On the replay side, we query the memory requirements for the object again on creation, and puts it into a memory type and using a memory size appropriate for the replay host.
Images and buffers are treated differently when it comes to making sure we have portable sized updates stored on disk. For buffers, we keep track of the actually used size of buffers, and save that instead of the actually allocated amount of memory (which includes padding due to alignment restrictions). For images, we instead make sure that allocations on the replay host are at least as large as those on the trace host, since knowing the actually used size of images can be tricky.
One fundamental problem with Vulkan tracing is that API user never has to tell the API why he or she wants to a particular thing. For picking memory types, this is particularly annoying when going from a platform with few, feature- packed memory types to a platform with many memory types, each with few features. For example, if a user has picked a memory type with both device local and host visible flags on one platform, which is possible on some platforms, then we cannot know which is these is actually needed (you never need both).

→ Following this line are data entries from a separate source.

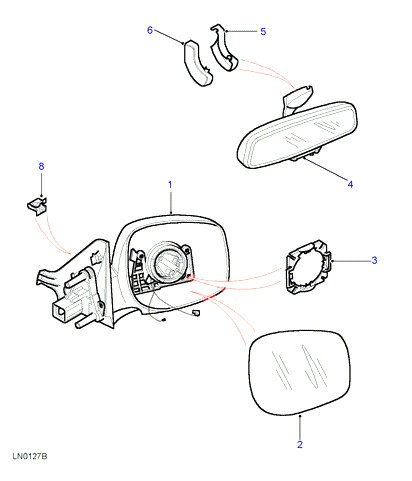 6
5
4
8
1
3
2
LN0127B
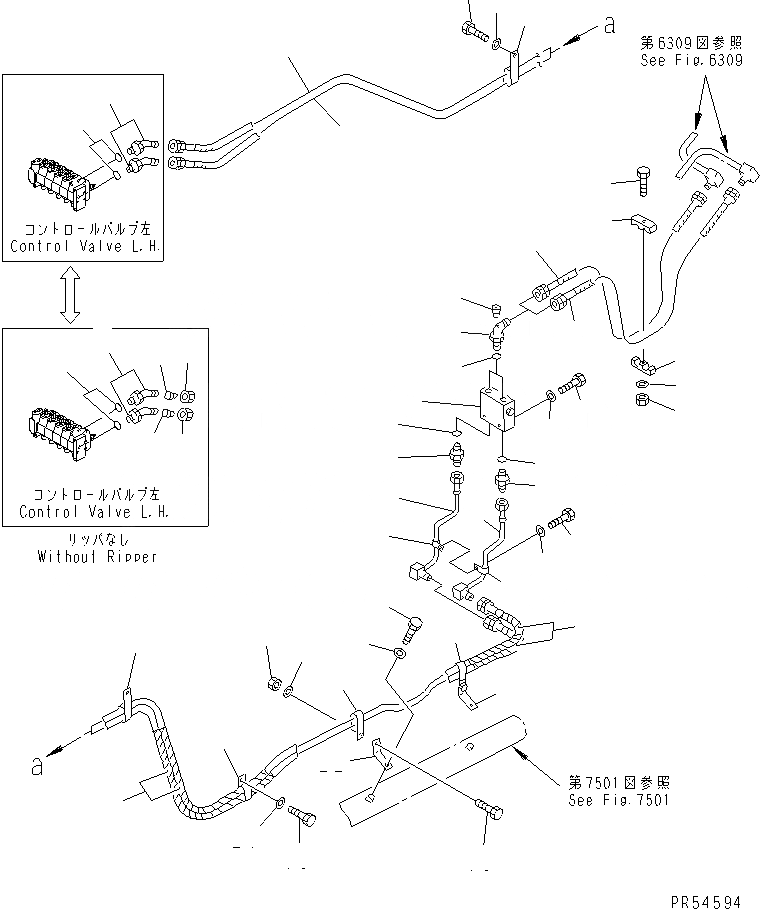 a

第6309図参照
See Fig.6309

コントロールバルブ左
Control Valve L.H.

コントロールバルブ左
Control Valve L.H.

リッパなし
Without Ripper

a

第7501図参照
See Fig.7501

PR54594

To figure this out, we intercept and split such feature-rich memory types while tracing, presenting the app with virtual memory types and forcing the user to tell us which feature that is important.
The number of memory pools depends on the number of threads and the number of used memory types, as we need one memory pool for each memory type (obviously), and also one for each thread, to avoid expensive memory synchronization. Each thread will create objects in its own memory pool, while other threads are free to access and change the memory, memory access must be handled by the traced application as usual, while destruction of the memory suballocations are put on a free list that waits for further allocations before actually carrying out the free.

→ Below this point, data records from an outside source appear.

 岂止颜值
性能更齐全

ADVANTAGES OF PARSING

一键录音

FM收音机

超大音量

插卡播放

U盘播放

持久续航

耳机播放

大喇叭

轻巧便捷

Where most other Vulkan tracers use guard pages, lavatube uses tracking and diffing any memory actually used as determined on queue submit. There is no need for thread synchronization except at the point of queue submission.
Some applications use a lot of persistent memory maps and/or suballocate from giant VkBuffers. This makes a track-and-diff approach like this either quite complicated or quite slow. Obviously we don't want it to be slow, so it has ended up complicated.

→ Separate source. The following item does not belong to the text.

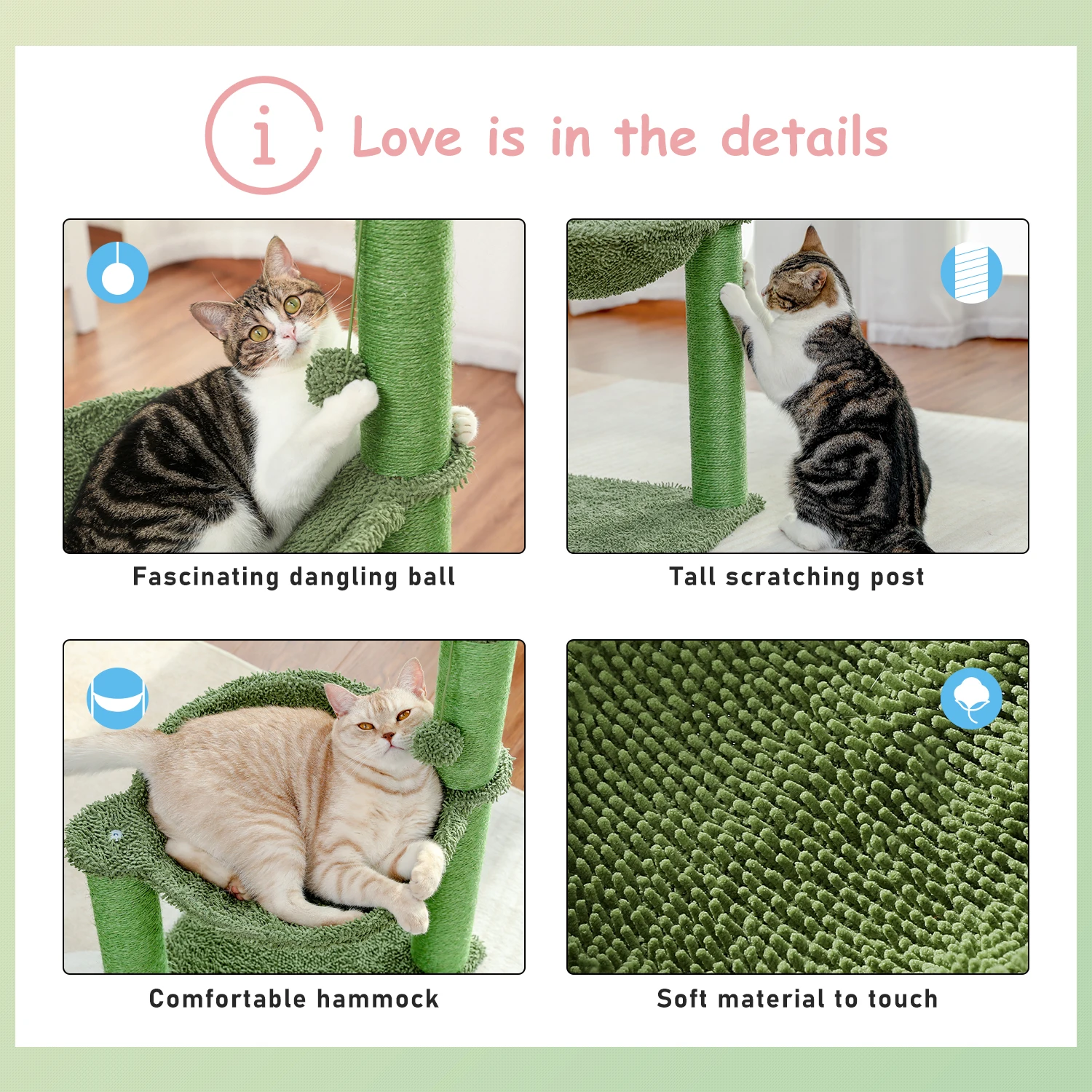 i Love is in the details

Fascinating dangling ball

Tall scratching post

Comfortable hammock

Soft material to touch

We track two types of memory ranges: Exposed device memory, and touched command buffer memory objects. Any memory that is memory mapped become exposed, and are only made not exposed again if scanned for changes while it is no longer mapped. Such scanning happens at queue submit time, when all touched memory ranges owned by objects touched by the submitted command buffer are scanned. The lists of touched ranges are created along with command buffers and are immutable.
This dual structure of memory ranges tries to sure we only scan the minimum of memory that we need to scan. However, suballocations from giant VkBuffers can still be very slow as we may need to make pessimistic assumptions about which memory areas are going to be read from. Much more work could be done here to speed things up.
We currently make copies of the entire memory object of any VkDeviceMemory mapped to the host using vkMapMemory(). This is because we need to keep track of changes for when we eventually check these objects at the time of queue submission. We also currently do not free this memory unless the memory object is destroyed, on the assumption that it will probably be used in the same manner again soon.
This is currently unsupported but some types of memory aliasing should be supportable.